Data entries

## begin

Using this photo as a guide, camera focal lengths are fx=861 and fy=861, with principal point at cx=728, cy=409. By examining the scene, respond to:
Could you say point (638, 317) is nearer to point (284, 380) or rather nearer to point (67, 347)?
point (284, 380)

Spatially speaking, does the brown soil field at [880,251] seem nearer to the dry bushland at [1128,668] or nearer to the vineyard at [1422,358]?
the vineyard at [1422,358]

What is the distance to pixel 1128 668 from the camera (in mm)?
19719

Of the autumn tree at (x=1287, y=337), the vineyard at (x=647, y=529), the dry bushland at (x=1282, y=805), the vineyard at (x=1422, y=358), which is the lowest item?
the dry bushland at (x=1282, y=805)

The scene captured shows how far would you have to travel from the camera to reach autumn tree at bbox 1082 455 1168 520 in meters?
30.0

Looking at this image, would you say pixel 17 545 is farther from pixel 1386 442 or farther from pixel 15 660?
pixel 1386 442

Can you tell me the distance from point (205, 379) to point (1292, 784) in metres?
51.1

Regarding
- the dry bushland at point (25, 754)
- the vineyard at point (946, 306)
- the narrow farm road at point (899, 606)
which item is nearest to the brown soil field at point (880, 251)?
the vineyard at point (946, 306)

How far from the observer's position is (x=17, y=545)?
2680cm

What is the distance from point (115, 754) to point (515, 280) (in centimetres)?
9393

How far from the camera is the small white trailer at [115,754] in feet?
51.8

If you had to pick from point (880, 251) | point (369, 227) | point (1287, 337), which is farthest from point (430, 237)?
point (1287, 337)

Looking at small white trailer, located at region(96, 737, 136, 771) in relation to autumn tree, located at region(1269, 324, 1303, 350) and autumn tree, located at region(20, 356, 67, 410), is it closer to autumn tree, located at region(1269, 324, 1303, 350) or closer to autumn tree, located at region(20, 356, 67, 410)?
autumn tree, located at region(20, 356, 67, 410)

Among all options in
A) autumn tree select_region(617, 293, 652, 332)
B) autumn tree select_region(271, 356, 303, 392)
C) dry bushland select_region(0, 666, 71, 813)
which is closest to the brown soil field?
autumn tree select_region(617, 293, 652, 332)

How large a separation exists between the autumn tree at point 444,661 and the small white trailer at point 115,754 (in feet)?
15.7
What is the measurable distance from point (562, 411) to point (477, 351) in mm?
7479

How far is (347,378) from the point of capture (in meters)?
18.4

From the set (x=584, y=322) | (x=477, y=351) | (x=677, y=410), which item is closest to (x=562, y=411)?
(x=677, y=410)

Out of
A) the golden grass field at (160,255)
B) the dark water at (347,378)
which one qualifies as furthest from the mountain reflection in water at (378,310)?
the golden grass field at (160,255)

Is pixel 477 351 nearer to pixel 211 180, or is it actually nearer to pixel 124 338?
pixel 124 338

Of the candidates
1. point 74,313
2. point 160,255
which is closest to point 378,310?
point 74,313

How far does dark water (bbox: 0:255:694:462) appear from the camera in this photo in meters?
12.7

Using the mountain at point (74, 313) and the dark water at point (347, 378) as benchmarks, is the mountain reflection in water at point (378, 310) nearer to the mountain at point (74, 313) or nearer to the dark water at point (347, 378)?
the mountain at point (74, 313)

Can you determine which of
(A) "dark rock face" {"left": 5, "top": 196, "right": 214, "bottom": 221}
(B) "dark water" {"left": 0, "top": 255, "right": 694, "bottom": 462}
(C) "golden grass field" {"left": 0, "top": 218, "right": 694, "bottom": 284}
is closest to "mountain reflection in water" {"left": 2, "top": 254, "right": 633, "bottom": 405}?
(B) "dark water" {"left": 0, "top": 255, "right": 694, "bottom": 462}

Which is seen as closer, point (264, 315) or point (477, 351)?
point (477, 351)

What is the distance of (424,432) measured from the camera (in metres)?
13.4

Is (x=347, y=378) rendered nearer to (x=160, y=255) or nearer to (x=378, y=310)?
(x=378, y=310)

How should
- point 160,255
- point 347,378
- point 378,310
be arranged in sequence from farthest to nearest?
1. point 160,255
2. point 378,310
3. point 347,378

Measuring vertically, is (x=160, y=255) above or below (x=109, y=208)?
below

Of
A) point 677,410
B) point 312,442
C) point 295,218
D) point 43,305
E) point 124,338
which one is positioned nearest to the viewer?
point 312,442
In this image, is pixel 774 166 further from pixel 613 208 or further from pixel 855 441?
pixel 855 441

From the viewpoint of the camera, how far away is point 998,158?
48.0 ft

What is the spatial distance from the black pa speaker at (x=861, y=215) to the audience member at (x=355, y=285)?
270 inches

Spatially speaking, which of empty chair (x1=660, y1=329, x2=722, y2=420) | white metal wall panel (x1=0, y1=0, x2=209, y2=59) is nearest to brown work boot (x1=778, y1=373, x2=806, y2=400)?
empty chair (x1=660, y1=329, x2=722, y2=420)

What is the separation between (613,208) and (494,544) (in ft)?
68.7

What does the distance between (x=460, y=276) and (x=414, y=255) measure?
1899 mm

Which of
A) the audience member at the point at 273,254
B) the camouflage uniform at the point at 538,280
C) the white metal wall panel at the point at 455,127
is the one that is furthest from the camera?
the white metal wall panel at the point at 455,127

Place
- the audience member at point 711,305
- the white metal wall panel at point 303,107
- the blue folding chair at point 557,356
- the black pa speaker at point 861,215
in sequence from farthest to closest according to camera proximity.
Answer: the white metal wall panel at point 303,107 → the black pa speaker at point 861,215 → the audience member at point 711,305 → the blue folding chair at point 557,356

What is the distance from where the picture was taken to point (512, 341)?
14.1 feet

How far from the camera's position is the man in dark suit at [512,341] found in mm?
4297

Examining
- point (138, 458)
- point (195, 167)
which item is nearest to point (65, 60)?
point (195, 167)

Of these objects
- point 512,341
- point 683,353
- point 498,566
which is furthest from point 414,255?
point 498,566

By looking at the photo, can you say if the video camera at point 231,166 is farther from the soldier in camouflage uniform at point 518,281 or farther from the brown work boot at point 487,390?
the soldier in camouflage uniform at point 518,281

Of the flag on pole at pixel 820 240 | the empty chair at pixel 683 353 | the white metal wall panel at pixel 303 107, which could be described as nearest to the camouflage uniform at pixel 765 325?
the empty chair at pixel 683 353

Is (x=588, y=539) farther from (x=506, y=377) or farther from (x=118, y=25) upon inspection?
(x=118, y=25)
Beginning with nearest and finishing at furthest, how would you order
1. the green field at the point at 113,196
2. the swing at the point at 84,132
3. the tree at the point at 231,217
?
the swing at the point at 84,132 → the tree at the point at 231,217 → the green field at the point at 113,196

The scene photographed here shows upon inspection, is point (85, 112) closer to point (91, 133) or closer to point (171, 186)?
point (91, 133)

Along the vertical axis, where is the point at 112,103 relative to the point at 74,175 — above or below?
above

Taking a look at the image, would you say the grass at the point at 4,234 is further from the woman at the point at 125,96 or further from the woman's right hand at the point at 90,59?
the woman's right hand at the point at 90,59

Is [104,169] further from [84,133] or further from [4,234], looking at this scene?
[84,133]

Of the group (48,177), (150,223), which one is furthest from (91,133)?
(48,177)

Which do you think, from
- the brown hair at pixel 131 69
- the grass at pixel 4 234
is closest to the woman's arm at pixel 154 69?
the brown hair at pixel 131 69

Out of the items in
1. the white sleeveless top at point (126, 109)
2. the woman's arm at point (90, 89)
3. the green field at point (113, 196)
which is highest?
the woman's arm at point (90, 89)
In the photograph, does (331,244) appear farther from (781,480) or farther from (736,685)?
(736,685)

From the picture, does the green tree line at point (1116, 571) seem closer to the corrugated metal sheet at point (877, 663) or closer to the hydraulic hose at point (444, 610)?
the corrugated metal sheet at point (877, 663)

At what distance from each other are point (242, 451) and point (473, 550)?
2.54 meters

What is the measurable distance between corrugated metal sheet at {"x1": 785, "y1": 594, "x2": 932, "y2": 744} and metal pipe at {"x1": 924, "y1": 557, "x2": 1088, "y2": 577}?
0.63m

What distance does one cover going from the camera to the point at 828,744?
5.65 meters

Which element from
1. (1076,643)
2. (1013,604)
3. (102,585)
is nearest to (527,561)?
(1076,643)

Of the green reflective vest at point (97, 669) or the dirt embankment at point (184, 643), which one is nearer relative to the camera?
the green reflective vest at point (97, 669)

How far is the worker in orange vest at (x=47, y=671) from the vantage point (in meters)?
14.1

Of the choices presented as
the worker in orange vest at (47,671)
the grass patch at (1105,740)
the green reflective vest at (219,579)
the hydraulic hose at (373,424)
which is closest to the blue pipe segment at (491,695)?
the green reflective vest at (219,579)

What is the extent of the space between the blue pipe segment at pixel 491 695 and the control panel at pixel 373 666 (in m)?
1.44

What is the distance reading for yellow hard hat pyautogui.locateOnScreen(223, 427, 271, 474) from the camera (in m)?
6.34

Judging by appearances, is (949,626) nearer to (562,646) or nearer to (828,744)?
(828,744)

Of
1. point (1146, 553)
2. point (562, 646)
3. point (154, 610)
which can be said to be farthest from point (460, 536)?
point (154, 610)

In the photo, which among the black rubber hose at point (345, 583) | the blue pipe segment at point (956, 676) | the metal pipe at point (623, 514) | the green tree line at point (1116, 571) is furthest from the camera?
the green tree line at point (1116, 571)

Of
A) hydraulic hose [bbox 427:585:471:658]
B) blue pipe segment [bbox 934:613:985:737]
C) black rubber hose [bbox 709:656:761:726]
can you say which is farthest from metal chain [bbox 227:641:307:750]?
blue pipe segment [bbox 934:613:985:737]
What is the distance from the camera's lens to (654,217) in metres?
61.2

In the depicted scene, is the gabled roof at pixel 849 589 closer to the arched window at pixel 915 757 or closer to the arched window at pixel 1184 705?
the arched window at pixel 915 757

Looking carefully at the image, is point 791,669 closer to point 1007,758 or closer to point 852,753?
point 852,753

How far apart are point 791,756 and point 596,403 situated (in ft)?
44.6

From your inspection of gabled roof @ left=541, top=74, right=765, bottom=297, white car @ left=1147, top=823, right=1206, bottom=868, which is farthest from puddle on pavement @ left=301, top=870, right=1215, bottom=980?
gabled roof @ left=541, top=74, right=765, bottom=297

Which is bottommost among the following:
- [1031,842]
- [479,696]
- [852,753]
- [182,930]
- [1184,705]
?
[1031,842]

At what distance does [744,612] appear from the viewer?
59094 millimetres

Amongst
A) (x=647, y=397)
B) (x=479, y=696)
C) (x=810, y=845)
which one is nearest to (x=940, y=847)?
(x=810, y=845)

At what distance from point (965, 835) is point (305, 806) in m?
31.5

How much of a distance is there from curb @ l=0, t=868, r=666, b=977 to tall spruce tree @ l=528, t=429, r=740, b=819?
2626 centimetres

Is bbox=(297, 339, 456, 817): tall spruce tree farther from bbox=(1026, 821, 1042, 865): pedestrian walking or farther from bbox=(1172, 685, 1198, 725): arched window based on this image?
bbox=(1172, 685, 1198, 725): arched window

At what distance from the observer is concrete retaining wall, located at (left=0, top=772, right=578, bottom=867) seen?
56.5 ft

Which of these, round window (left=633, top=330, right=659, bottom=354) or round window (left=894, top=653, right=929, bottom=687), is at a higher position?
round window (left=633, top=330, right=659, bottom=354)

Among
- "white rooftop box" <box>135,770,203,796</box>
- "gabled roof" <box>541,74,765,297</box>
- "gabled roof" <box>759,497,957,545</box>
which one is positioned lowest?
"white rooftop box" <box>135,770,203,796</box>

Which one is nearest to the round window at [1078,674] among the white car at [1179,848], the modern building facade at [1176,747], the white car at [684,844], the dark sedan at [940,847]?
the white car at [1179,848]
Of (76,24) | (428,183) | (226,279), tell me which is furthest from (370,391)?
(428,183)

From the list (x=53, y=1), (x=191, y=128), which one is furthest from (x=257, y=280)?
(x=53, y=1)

## end

Reproduce verbatim the stretch of the listing from the line containing "Which one is nearest to the" through the end of the listing, both ends included.

Which one is nearest to the round window at [1078,674] among the white car at [1179,848], the modern building facade at [1176,747], the white car at [684,844], the dark sedan at [940,847]?
the white car at [1179,848]
Of (76,24) | (428,183) | (226,279), tell me which is furthest from (370,391)?
(428,183)

From the list (x=53, y=1), (x=191, y=128), which one is furthest from (x=257, y=280)?
(x=53, y=1)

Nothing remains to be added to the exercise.